Why Open Text (OTEX) Is Buying Micro Focus (MFGP) For $6 Billion

By Amit Chowdhry ● Aug 26, 2022
  • Open Text (OTEX) announced it is buying Micro Focus for $6 billion. These are the details.

OpenText announced that it has reached an agreement on the terms of a recommended all-cash offer to be made by Open Text Corporation, through its wholly-owned subsidiary OpenText UK Holding Limited (Bidco), to acquire the entire issued and to be issued share capital of Micro Focus (MFGP) at a price of 532 pence per share, implying an enterprise value of approximately $6 billion on a fully diluted basis.

Micro Focus is one of the world’s largest software companies and serves thousands of organizations globally, including many of the largest companies in the Fortune Global 500 and had approximately $2.7 billion pro forma trailing twelve months (TTM) revenue for the period ended April 30, 2022.

OpenText values Micro Focus’ strong brands and culture and attaches great importance to the skill and experience of Micro Focus’ management team and employees.

Terms of the Acquisition (all figures approximate)

— Total purchase price of $6.0 billion, inclusive of Micro Focus’ cash and debt

— Total purchase price is 2.2x Micro Focus’ pro forma TTM revenues

— Total purchase price is 6.3x Micro Focus’ pro forma TTM adjusted EBITDA

— Expected cost synergies of $400 million, including Micro Focus’ previously announced cost savings program of $300 million (net of inflation), as well as $100 million in additional cost synergies

— Targeting to be on the OpenText operating model within 6 quarters of closing

— Expect meaningful expansion of cloud revenues, adjusted EBITDA, and cash flows in Fiscal 2024

— All-cash consideration for the acquisition to be funded by $4.6 billion in new debt, $1.3 billion in cash, and a $600 million draw on our existing revolving credit facility

— The acquisition is expected to close in the first quarter of calendar 2023, subject to the satisfaction of certain conditions.
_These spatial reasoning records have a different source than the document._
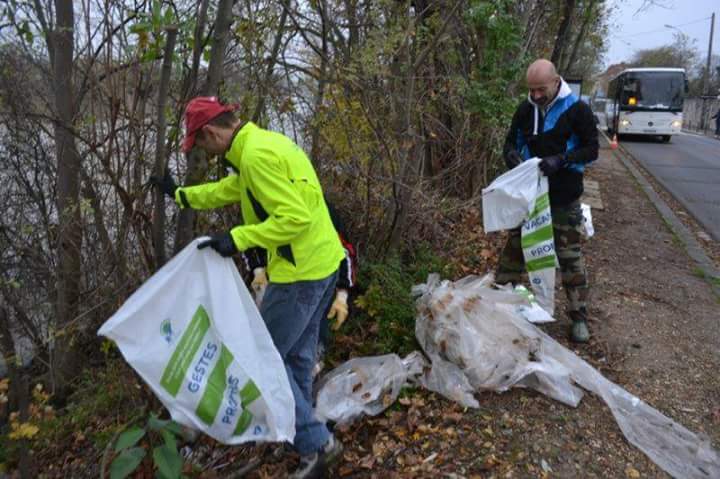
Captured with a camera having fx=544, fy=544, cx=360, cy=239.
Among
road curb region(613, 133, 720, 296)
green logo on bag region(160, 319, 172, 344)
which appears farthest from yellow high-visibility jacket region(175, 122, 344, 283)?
road curb region(613, 133, 720, 296)

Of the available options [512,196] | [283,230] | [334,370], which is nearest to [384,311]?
[334,370]

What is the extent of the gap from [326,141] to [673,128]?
20.8 meters

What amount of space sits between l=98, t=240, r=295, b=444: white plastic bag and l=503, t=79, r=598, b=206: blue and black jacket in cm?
224

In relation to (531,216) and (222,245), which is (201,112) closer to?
(222,245)

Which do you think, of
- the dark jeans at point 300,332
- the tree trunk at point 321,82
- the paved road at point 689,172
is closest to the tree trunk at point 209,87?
the dark jeans at point 300,332

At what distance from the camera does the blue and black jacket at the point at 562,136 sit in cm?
338

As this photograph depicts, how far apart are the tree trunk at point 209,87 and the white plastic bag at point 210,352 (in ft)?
1.83

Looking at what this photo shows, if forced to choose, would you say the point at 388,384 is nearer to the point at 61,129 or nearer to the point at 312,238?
the point at 312,238

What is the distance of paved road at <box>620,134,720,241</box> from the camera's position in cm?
857

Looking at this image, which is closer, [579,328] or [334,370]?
[334,370]

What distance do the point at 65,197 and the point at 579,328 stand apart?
327 centimetres

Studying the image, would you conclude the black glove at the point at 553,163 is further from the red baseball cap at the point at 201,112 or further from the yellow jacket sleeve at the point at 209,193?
the red baseball cap at the point at 201,112

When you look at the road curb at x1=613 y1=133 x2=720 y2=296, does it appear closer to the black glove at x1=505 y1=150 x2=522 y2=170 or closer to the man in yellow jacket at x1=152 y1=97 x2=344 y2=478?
the black glove at x1=505 y1=150 x2=522 y2=170

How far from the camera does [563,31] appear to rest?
1020 cm
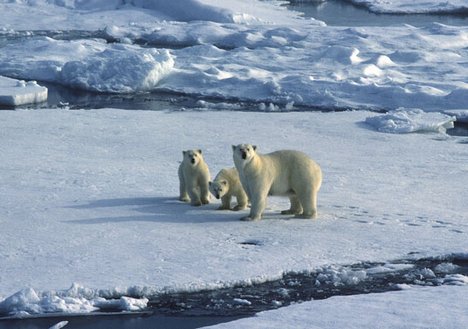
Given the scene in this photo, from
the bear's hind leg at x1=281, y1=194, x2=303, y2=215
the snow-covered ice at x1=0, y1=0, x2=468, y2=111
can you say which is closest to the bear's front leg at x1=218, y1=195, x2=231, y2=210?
the bear's hind leg at x1=281, y1=194, x2=303, y2=215

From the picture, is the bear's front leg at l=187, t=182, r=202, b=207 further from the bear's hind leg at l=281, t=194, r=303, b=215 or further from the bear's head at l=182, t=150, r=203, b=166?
the bear's hind leg at l=281, t=194, r=303, b=215

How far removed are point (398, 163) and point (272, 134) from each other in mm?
1922

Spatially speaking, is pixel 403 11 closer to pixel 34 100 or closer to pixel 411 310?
pixel 34 100

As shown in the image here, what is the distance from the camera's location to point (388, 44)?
17703 mm

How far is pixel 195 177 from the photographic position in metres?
6.92

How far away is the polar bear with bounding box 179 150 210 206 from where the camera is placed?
6.84 meters

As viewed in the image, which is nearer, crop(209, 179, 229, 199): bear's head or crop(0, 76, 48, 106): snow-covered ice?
crop(209, 179, 229, 199): bear's head

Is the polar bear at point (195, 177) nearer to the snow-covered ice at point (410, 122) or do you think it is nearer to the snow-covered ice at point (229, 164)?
the snow-covered ice at point (229, 164)

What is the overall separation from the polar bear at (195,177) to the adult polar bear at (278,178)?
417 millimetres

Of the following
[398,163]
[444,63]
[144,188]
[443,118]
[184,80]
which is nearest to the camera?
[144,188]

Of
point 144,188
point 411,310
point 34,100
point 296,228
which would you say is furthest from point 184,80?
point 411,310

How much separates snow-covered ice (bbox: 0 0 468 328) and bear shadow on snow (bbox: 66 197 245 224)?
2 centimetres

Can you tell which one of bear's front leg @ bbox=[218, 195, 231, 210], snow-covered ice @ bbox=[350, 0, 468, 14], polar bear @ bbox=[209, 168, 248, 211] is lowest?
bear's front leg @ bbox=[218, 195, 231, 210]

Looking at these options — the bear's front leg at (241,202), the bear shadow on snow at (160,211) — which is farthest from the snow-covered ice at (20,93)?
the bear's front leg at (241,202)
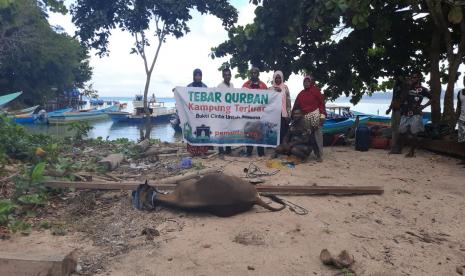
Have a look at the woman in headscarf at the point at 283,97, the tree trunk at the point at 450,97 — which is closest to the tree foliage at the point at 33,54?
the woman in headscarf at the point at 283,97

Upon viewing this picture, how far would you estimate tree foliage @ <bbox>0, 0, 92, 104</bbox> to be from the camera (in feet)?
93.7

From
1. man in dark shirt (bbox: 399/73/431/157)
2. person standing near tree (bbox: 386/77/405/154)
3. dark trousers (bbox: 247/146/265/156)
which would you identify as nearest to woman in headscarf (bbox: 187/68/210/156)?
dark trousers (bbox: 247/146/265/156)

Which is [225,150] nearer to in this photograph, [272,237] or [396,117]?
[396,117]

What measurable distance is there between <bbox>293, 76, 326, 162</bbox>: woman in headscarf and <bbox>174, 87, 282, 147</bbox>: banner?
58 cm

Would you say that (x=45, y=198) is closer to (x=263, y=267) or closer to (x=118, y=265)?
(x=118, y=265)

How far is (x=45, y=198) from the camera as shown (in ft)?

The acquisition is subject to approvals of the relevant Micro Focus Shareholders, the sanction of the Scheme by the Court and the receipt of certain antitrust and foreign investment approvals. And the company plans to reduce commitments or the borrowings under the Bridge Loan Agreement by accessing the debt capital markets directly or through certain affiliates prior to or following the closing of the acquisition.


“We are pleased to announce our firm intention to acquire Micro Focus, and I look forward to welcoming Micro Focus customers, partners and employees to OpenText. Upon completion of the acquisition, OpenText will be one of the world’s largest software and cloud businesses with a tremendous marquee customer base, global scale and comprehensive go-to-market. Customers of OpenText and Micro Focus will benefit from a partner that can even more effectively help them accelerate their digital transformation efforts by unlocking the full value of their information assets and core systems.”

“Micro Focus brings meaningful revenue and operating scale to OpenText, with a combined total addressable market (TAM) of $170 billion. With this scale, we believe we have significant growth opportunities and ability to create upper quartile adjusted EBITDA and free cash flows. We expect Micro Focus to be immediately accretive to our adjusted EBITDA. Micro Focus will benefit from the OpenText Business System to create stronger operations and significant cash flows, and Micro Focus customers will benefit from the OpenText Private and Public Clouds.”

“We intend to fund the all-cash Acquisition with existing cash, new debt and our existing revolving credit facility. OpenText does not contemplate raising any equity to fund the Acquisition. We are committed to providing investors with enhanced visibility into our high-value business areas, delivering a net leverage ratio(3) of below 3x over 8 quarters and continuing our dividend program, and we expect to have Micro Focus on our operating model within 6 quarters of closing the transaction.”